William Hague: “Treaties of the 18th century are important, and we do indeed rest our case in some international disputes on those treaties, including the treaty of Utrecht. My right hon. Friend should nevertheless bear in mind the fact that Mr Krushchev transferred the sovereignty of the Crimea to Ukraine—(Interruption). I think I am receiving some support from the right hon. Member for Blackburn (Mr Straw). Russia took that decision—also a validly taken international decision—so my right hon. Friend should reflect on the fact that we now try not to settle disputes in the same manner as in the 18th century. The fact that Russia annexed the Crimea by force in the 1770s does not allow the Russians to do so in the 21st century.” Of course, the UK, being what it is, a belligerent, military nation, is exempt from this high-minded moral principle.


Was Yanukovich Illegally Removed?

Two days later, on 30 April, Tory backbencher (Sir) Edward Leigh posed the following to the Solicitor General: “whether he has given advice to the Government on whether the removal of President Yanukovich was in accord with the provisions of Article 111 of the Constitution of Ukraine.” The Solicitor General offered this evasive reply: “By long-standing convention, observed by successive Administrations and embodied in the Ministerial Code, the fact that the Law Officers may or may not have advised or have been requested to advise on a particular issue, and the content of any advice, is not disclosed outside of Government.”

As David Morrison has argued in a series of articles on Ukraine, and as the editorial in the April Labour Affairs confirmed, the Ukrainian Parliament failed to implement the conditions for the removal of a President as laid down in Article 111 of the Constitution of Ukraine. This may have been the Solicitor General’s advice to the Government, but protocol prevents him from disclosing it. How convenient for William Hague and the Government who can claim that all is legitimate in Ukrainian Government circles.

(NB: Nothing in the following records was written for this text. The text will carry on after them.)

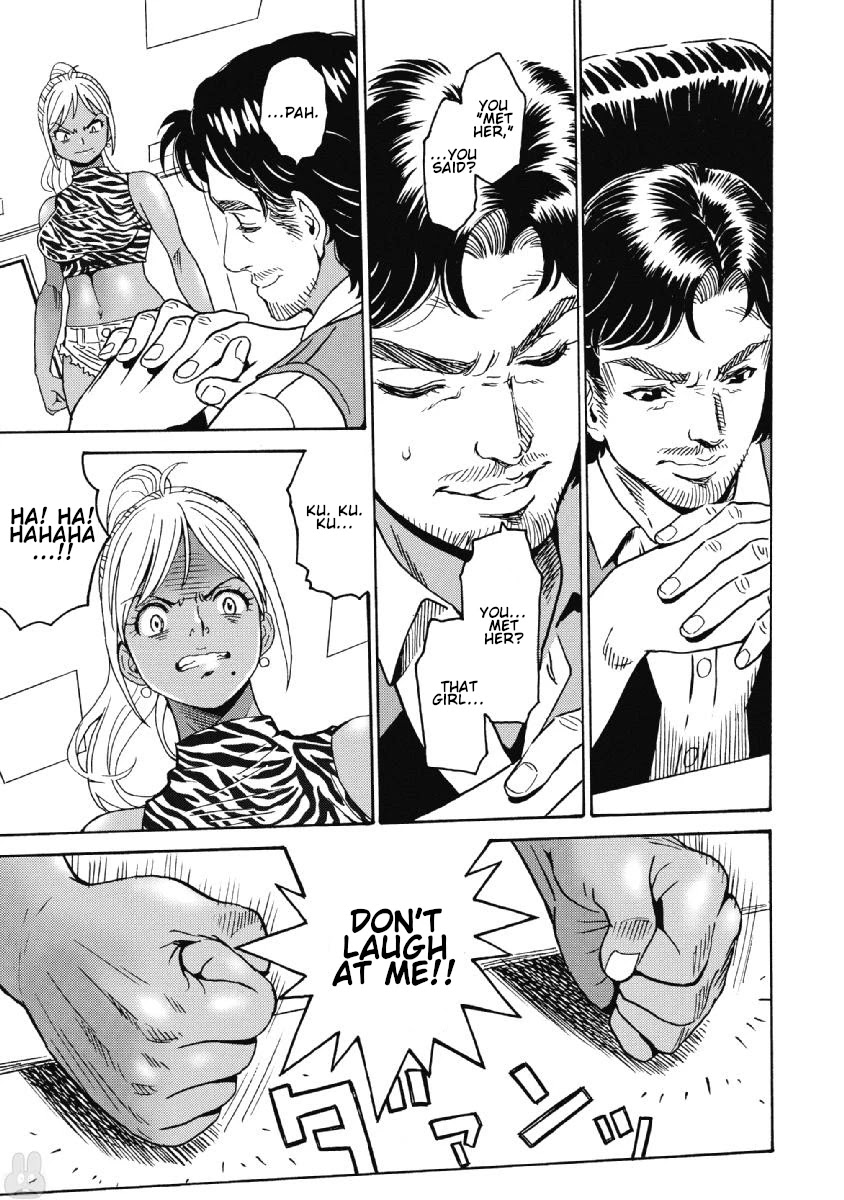 Hagure Idol Jigokuhen Chapter 39 Page 21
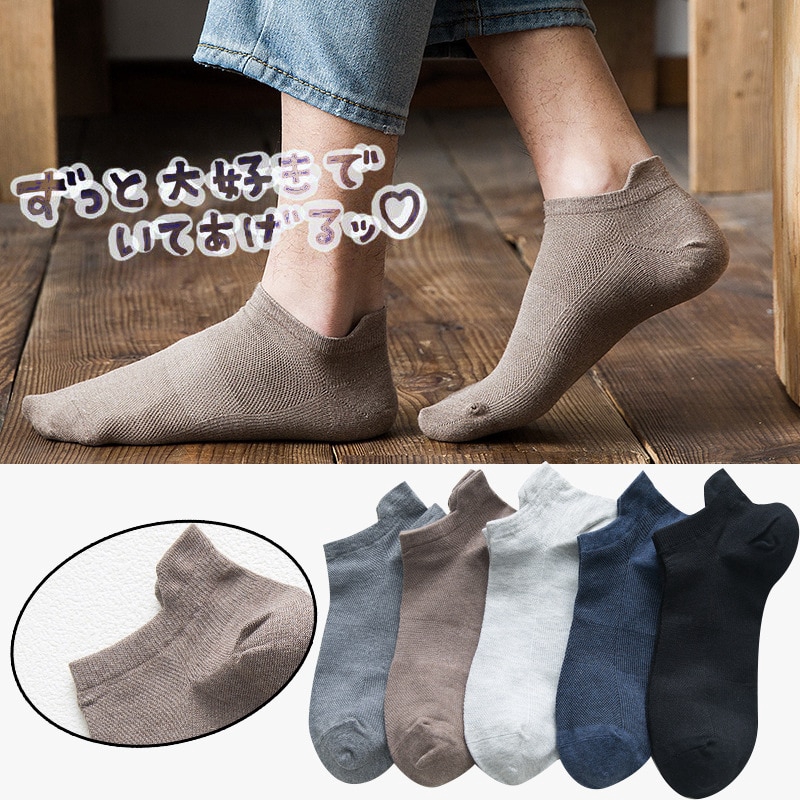 mens low cut no show socks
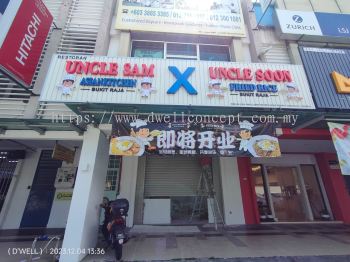 KEDAI PAPAN TANDA 3D | KILANG PAPAN TANDA 3D AT KLANG, SHAH ALAM, ALAM IMPIAN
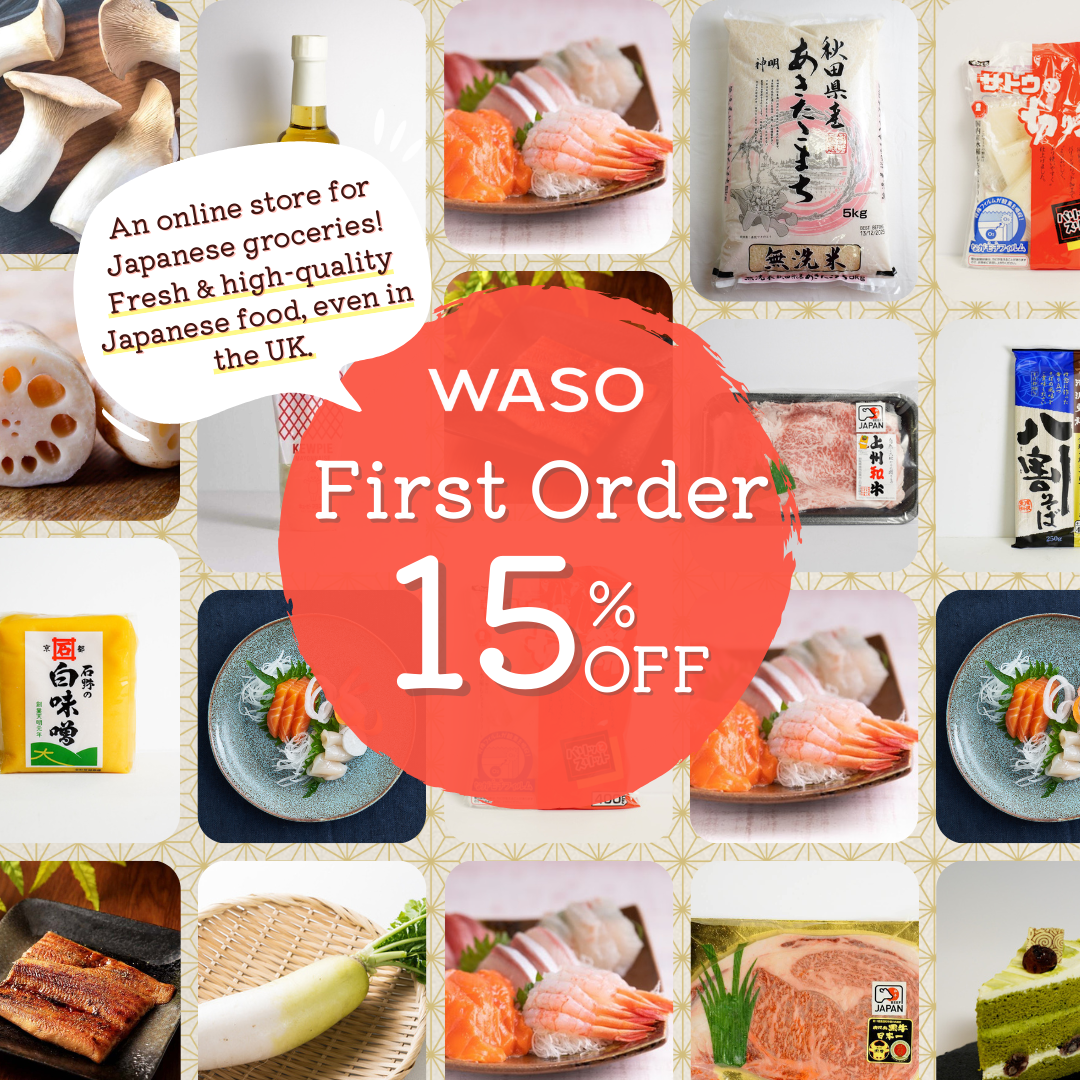 WASO Facebook ad: Free UK-wide delivery even frozen & chilled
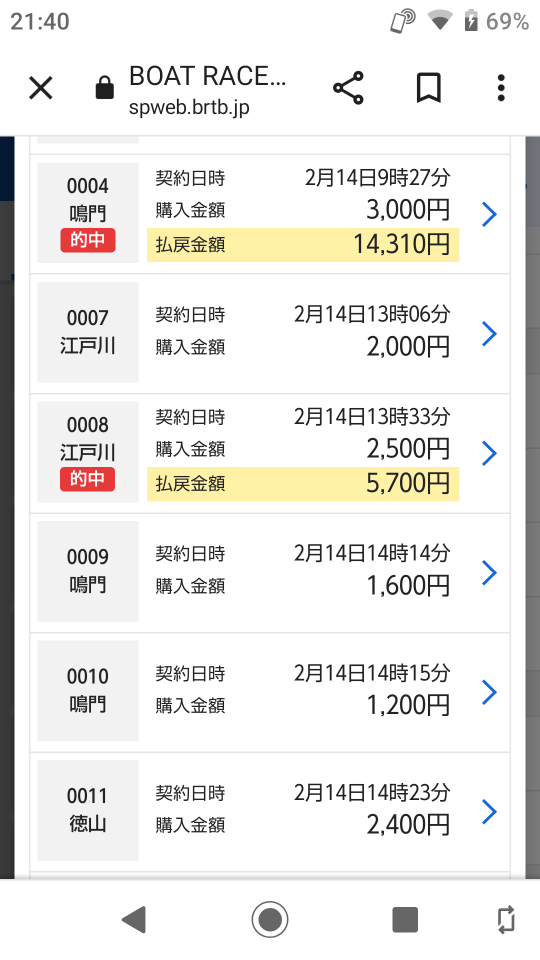 738_405374_20230214214445PM.png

Article 111 Of Ukraine Constitution

The President of Ukraine may be removed from office by the Verkhovna Rada of Ukraine by the procedure of impeachment, in the event that he or she commits state treason or other crime.

The issue of the removal of the President of Ukraine from office by the procedure of impeachment is initiated by the majority of the constitutional composition of the Verkhovna Rada of Ukraine.

To conduct the investigation, the Verkhovna Rada of Ukraine establishes a special temporary investigatory commission whose composition includes a special Prosecutor and special investigators.

The conclusions and proposals of the temporary investigatory commission are considered at a meeting of the Verkhovna Rada of Ukraine.

For cause, the Verkhovna Rada of Ukraine, by no less than two-thirds of its constitutional composition, adopts a decision on the accusation of the President of Ukraine.

The decision on the removal of the President of Ukraine from office by the procedure of impeachment is adopted by the Verkhovna Rada of Ukraine by no less than three-quarters of its constitutional composition, after the review of the case by the Constitutional Court of Ukraine and the receipt of its opinion on the observance of the constitutional procedure of investigation and consideration of the case of impeachment, and the receipt of the opinion of the Supreme Court of Ukraine to the effect that the acts, of which the President of Ukraine is accused, contain elements of state treason or other crime.